Extracted text:

________________

28 September, 2011

Funny 36 (These are real 911 calls)

Dispatcher: 9-1-1 What is your emergency? 
Caller: I heard what sounded like gunshots coming from the brown house on the corner. 
Dispatcher: Do you have an address?
Caller: No, I have on a blouse and slacks, why?

Dispatcher: 9-1-1 What is your emergency? 
Caller: Someone broke into my house and took a bite out of my ham and cheese sandwich . 
Dispatcher: Excuse me? 
Caller: I made a ham and cheese sandwich and left it on the kitchen table and when I came back from the bathroom, someone had taken a bite out of it. 
Dispatcher: Was anything else taken? 
 Caller: No, but this has happened to me before and I’m sick and tired of it!

Dispatcher: 9-1-1 What is the nature of your emergency? 
Caller: I’m trying to reach nine eleven but my phone doesn’t have an eleven on it.

________________

Material:
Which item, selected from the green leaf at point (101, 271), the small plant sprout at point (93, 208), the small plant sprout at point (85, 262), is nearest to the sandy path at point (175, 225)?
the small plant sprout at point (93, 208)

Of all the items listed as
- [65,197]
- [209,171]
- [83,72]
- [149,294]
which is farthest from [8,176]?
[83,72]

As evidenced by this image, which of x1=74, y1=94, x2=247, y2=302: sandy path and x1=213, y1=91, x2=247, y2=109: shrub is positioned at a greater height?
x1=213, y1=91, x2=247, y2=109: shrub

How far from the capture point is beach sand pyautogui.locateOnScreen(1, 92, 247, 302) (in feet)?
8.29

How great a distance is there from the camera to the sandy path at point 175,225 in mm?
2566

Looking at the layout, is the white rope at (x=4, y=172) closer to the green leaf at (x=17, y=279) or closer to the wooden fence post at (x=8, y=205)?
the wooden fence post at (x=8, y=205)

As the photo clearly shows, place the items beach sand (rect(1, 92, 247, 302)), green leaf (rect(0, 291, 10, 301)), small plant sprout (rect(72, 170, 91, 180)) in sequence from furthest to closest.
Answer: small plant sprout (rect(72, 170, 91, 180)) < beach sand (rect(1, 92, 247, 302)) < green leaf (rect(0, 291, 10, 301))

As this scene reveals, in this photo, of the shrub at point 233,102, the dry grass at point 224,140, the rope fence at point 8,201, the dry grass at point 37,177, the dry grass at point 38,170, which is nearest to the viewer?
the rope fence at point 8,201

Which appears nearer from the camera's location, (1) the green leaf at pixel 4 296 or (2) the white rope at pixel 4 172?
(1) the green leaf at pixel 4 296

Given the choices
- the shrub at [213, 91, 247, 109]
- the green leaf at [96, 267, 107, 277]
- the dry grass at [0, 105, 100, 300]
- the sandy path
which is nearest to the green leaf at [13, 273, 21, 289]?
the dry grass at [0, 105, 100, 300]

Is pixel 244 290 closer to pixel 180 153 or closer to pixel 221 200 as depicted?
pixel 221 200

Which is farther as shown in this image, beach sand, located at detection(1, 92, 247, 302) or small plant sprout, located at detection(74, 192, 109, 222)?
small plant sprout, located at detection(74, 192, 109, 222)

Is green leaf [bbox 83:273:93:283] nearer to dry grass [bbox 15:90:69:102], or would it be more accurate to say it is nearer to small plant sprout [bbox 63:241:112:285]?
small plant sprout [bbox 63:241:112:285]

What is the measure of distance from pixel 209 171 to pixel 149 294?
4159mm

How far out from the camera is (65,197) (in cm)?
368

________________

Goal of the exercise: In the text of 911 calls, rewrite the exchange that begins "Dispatcher: 9-1-1 What is your emergency?" and continues with "Caller: Someone broke into my house" as a shorter summary that keeps its main facts.

Written answer: A caller reports a break-in: someone took a bite out of the ham and cheese sandwich the caller had left on the kitchen table while away in the bathroom. Asked whether anything else was taken, the caller says no, but adds that it has happened before and that the caller is sick and tired of it.